Today I have Cyndi Faria on the blog talking about the relationship between characterization and theme. And wow, what a post. You’ll learn a lot so make sure you read it thoroughly!
Here’s Cyndi!
I’d like to thank Cindy Carroll for having me guest post today on the relationship between characterization and theme. Starting with characters, do you base them off someone you know well? A grumpy yet sensitive, grandfather? An overbearing yet teary mother? A supportive yet critical girlfriend? A heroic yet possessive fireman?
Characters that feel real are complex, often embodying both good and bad traits. The question is, what is a person’s true and dominant personality? Sometimes it’s difficult to know at first, but this is what makes getting to know a character in a story so much fun.
What I’ve discovered, and I’m sure you will agree, is that people hide their fears and desires behind a mask. This mask is generally a defense mechanism born out of fear. It is what a character presents to the word because he is protecting himself from pain. At the beginning of a story, we are often not seeing the person on the inside that is hurting and starving for love and release, but a shield.
How to break through?
As a romance writer and blogger on the craft of writing (www.cyndifaria.com), I love writing tips and helpful cheat sheets. So when I discovered the Enneagram’s Nine Personality Types, I stumbled on a method for creating three dimensional characters the easy way. I no longer had to pretend to understand how a person would feel on the inside. The Enneagram details the truth behind the mask and suggests a central theme that will tear away this mask. A person’s personality is constant once established. However, it can swing between unhealthy (flaws) and healthy (strengths).

Required tasks —
A – In the post on characterization and theme, what is the mask that people hide behind generally described as?
B – Carry on the post on characterization and theme from its final sentence.

Crawled caption data

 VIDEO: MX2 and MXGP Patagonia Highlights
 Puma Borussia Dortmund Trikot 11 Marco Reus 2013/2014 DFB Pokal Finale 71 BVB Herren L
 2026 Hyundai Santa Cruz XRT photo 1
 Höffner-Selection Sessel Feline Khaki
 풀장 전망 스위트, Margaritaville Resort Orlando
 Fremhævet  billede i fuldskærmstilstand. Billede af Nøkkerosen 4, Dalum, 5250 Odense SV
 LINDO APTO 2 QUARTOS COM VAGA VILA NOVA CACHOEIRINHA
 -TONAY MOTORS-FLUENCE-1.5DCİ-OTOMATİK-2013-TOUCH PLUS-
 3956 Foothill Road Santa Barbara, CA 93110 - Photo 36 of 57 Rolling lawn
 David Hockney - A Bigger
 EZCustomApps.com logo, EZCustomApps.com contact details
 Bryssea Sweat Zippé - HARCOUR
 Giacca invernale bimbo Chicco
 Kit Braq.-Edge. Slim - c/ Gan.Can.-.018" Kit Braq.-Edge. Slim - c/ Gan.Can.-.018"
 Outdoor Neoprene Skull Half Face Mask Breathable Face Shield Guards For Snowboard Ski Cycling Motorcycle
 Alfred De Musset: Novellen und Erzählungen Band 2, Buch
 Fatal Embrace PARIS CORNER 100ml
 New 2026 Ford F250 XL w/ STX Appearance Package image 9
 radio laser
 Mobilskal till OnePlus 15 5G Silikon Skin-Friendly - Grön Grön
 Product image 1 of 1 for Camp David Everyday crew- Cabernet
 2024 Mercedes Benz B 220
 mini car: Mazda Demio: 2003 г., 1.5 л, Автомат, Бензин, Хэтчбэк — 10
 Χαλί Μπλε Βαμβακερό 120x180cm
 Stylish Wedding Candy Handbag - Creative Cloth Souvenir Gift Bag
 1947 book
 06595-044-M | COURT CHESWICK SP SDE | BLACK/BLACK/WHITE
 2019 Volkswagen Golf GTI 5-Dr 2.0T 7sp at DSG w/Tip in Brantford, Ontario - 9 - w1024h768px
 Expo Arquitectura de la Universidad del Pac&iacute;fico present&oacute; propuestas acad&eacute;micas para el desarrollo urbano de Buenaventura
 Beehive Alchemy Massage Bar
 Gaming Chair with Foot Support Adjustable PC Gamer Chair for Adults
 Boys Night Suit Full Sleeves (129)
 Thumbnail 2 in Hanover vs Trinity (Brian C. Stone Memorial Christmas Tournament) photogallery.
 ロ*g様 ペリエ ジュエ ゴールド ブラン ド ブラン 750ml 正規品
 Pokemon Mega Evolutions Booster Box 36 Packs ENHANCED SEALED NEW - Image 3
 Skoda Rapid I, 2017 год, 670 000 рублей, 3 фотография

Answers per task —
A – A defense mechanism born out of fear.

B –
For example, a Personality Type Three is called an Achiever:
- Backstory: Character’s emotions discredited as obstacles leading to success.
- Fear: Of being worthless
- Desire: To feel valuable, self-worth
- Strengths: Optimistic, competent, empowering, energetic, benevolent
- Flaws: Self-centered, vain, vindictive, defensive, opportunistic
- Lie: Relationships get in the way of self-worth
- Theme (what we as writers must prove true to the character and, thereby, the reader): Self-worth is measured in loving relationships and not by monetary possessions and status. A worthy legacy is earned through self-acceptance and benevolence.
- Therefore, the Black Moment Realization: Redemption is found in benevolence and knowing they have the power to change the future, regardless of the past. Self-worth is measured in relationships, not monetary possessions and status.
- Occupations (think “Me” positions): CEO, Speaker, Performer, Athlete, President
By rephrasing the backstory and desire, the writer can create a central theme that drives each scene: Success is measured by self-acceptance and benevolence.
Below, I’ve deconstructed A Christmas Carol for further study.
Truly, the Enneagram can benefit writers by spelling out personality attributes and themes, thereby removing the mystery of character development. To learn more about the other eight personality types, visit www.cyndifaria.com/more-than-skin-and-bones-characterization.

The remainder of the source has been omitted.